# Adult for puppy



## KodySaber (Feb 19, 2012)

My 8 week old GSD is on Earthborn holistic W/bison meal (adult) which was recommended by the breeder. I picked him up two days ago,first day he done very well but today has mild diarrhea. Just concerned about the food or should he be getting a puppy formula??


----------



## Ken Clean-Air System (Feb 27, 2012)

Some will recommend puppy formulas (specifically large breed puppy formulas) for the first year or so of life, others will say its a sham and the puppy formulas are generally no different than the adult counterparts. In the end it's up to you to decide. Most adult formulas are ALS (All Life Stages) certified and are designed to be fed to any dog regardless of age. 

In my opinion, any puppy or ALS formula is fine as long for you GSD puppy as long as it isn't too high in calcium and phosphorus. As long as the levels of calcium and phosphorus are at acceptable levels, it is a good quality food, formulated for all life stages (for foods that aren't puppy formulas), and your dog does well on it you have found a good food for your puppy. 

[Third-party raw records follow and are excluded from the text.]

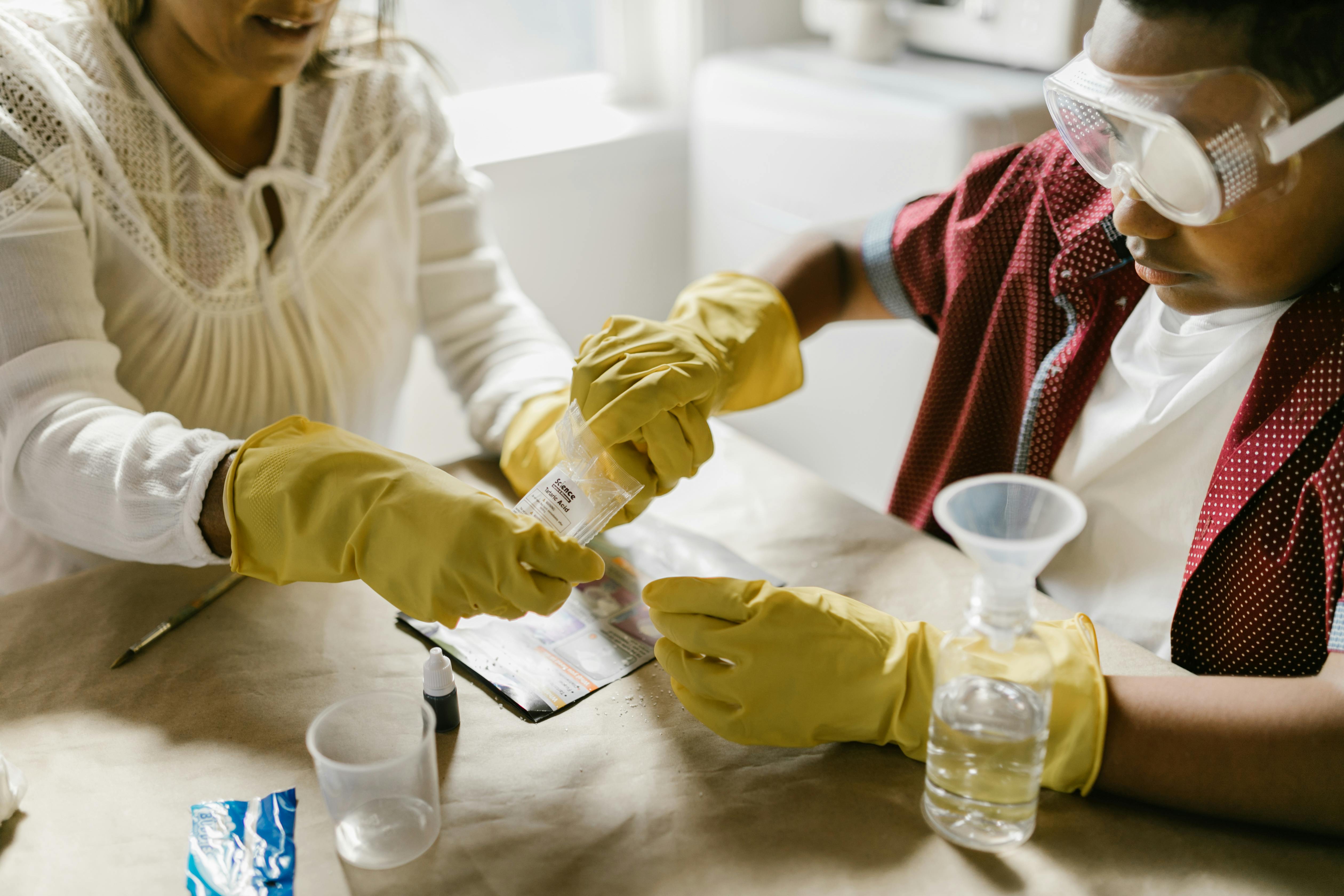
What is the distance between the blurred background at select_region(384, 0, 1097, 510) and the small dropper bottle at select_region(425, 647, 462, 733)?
0.95 metres

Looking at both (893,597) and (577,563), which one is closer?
(577,563)

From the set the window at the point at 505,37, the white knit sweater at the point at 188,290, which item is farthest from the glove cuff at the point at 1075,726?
the window at the point at 505,37

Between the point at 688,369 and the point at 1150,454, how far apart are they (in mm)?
497

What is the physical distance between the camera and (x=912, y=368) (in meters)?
1.89

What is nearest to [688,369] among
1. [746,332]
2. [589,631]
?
[746,332]

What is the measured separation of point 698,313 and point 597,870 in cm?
69

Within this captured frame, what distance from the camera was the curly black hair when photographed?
755mm

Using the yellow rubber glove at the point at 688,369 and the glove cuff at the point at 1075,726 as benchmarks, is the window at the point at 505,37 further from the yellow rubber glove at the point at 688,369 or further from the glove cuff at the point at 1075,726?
the glove cuff at the point at 1075,726

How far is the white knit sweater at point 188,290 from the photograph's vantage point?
1.04m

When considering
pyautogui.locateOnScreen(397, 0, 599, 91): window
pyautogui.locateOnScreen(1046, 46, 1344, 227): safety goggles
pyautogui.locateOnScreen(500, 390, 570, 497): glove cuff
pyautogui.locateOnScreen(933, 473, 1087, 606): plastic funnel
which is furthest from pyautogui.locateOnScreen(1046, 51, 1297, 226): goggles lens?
pyautogui.locateOnScreen(397, 0, 599, 91): window

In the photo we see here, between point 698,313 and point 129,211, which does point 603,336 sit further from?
point 129,211

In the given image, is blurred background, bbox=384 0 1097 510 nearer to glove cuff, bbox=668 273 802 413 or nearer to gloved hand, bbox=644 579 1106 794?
glove cuff, bbox=668 273 802 413

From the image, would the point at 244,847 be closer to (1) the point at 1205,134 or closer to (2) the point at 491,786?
(2) the point at 491,786

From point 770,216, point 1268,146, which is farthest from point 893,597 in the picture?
point 770,216
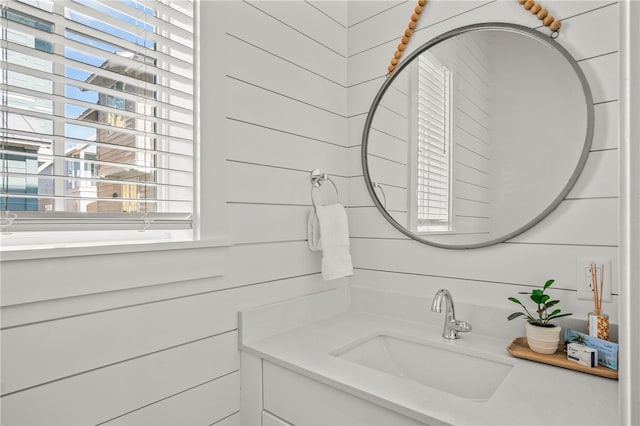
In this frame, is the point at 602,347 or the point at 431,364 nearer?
the point at 602,347

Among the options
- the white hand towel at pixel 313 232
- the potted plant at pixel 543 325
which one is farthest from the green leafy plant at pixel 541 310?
the white hand towel at pixel 313 232

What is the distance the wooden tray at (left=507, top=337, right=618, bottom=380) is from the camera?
95 cm

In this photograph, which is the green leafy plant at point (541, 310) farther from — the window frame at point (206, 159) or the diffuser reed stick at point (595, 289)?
the window frame at point (206, 159)

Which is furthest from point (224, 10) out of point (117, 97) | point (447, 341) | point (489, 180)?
point (447, 341)

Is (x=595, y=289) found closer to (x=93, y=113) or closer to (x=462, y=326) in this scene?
(x=462, y=326)

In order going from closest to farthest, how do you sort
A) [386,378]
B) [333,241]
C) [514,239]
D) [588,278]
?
[386,378] < [588,278] < [514,239] < [333,241]

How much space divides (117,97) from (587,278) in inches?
55.2

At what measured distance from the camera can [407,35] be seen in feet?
4.73

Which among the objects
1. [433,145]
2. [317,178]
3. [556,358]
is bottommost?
Answer: [556,358]

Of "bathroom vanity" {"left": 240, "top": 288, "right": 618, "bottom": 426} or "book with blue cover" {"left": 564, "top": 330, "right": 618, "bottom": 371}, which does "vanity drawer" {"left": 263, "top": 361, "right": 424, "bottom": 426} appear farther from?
"book with blue cover" {"left": 564, "top": 330, "right": 618, "bottom": 371}

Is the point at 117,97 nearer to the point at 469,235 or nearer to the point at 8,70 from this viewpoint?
the point at 8,70

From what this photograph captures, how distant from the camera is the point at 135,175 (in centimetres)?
107

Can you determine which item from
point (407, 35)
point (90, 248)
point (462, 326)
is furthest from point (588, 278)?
point (90, 248)

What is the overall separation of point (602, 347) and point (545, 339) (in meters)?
0.13
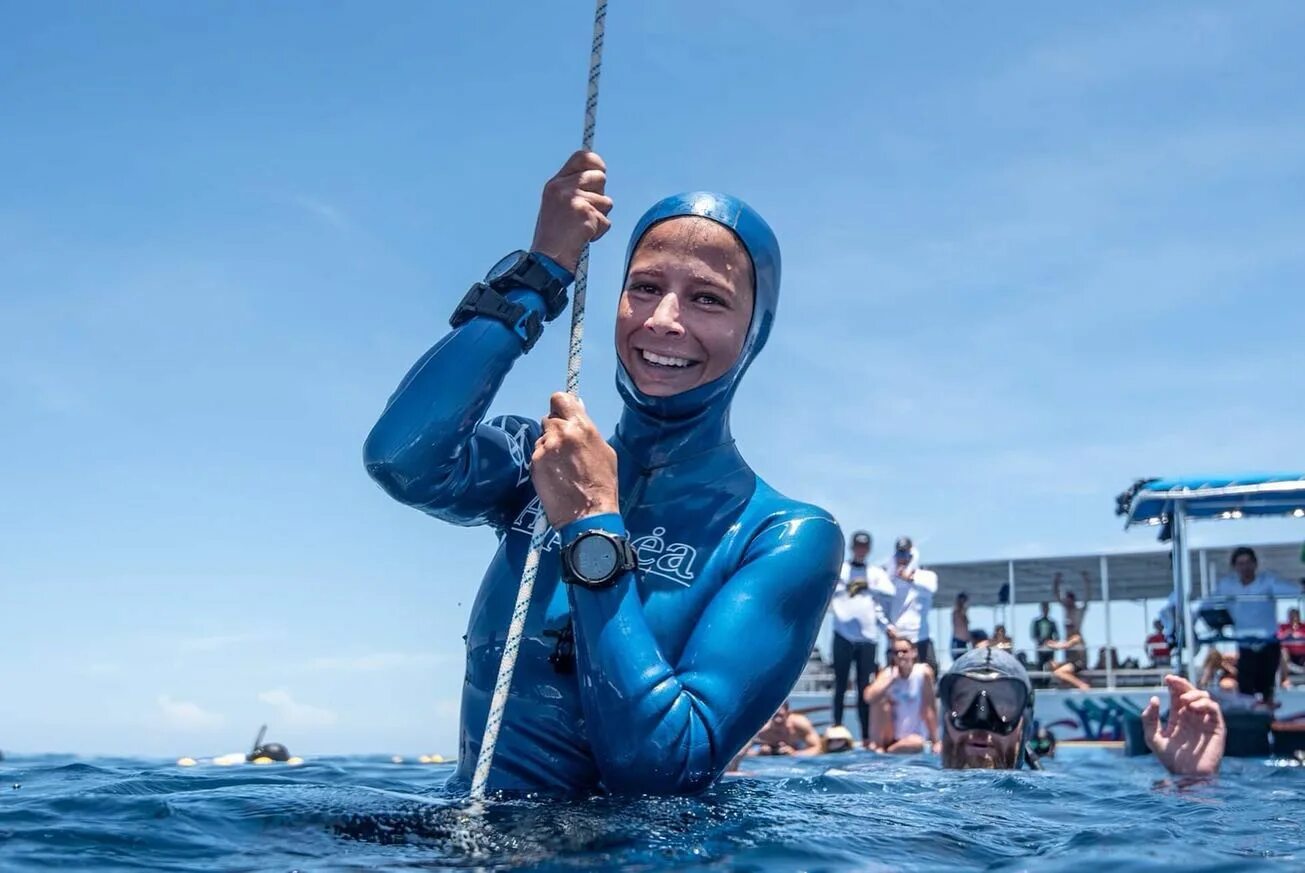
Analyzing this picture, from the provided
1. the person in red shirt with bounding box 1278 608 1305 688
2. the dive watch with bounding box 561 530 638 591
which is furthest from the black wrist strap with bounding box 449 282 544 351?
the person in red shirt with bounding box 1278 608 1305 688

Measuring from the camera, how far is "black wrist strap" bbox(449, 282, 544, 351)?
336cm

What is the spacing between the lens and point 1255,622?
13.1 m

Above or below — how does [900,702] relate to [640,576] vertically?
below

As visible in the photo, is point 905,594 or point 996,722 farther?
point 905,594

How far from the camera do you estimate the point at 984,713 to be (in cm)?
650

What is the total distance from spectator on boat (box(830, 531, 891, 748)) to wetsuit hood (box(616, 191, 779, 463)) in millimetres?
10062

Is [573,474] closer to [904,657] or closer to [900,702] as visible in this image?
[904,657]

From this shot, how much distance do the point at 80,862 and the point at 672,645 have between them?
1476 millimetres

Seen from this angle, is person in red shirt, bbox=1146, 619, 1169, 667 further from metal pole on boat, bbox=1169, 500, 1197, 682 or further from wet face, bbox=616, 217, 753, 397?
wet face, bbox=616, 217, 753, 397

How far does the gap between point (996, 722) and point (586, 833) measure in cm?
433

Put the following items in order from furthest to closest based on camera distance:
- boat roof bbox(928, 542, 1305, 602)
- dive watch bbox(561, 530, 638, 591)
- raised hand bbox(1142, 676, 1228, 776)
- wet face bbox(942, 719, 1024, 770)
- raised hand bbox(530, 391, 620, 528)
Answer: boat roof bbox(928, 542, 1305, 602) < wet face bbox(942, 719, 1024, 770) < raised hand bbox(1142, 676, 1228, 776) < raised hand bbox(530, 391, 620, 528) < dive watch bbox(561, 530, 638, 591)

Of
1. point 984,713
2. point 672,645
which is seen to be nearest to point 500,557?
point 672,645

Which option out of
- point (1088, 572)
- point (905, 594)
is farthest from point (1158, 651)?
point (905, 594)

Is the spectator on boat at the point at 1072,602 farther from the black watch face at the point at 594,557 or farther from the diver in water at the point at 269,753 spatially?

Does your pup have diarrhea or just loose stool? Diarrhea may be a concern, loose stool not as much. Loose stool can be caused by lots of things - stress, over feeding, excitement, etc. What formula of Earthborn are you feeding? Is it the same as what the pup was getting from the breeder? A sudden change of protein source (from one formula to another) at that young age could cause digestive issues.


----------



## doggiedad (Dec 2, 2007)

i've never fed puppy food to my dogs.


----------



## Lucy Dog (Aug 10, 2008)

Nutritionally... that formula is fine for your puppy. Is this what your breeder was feeding him?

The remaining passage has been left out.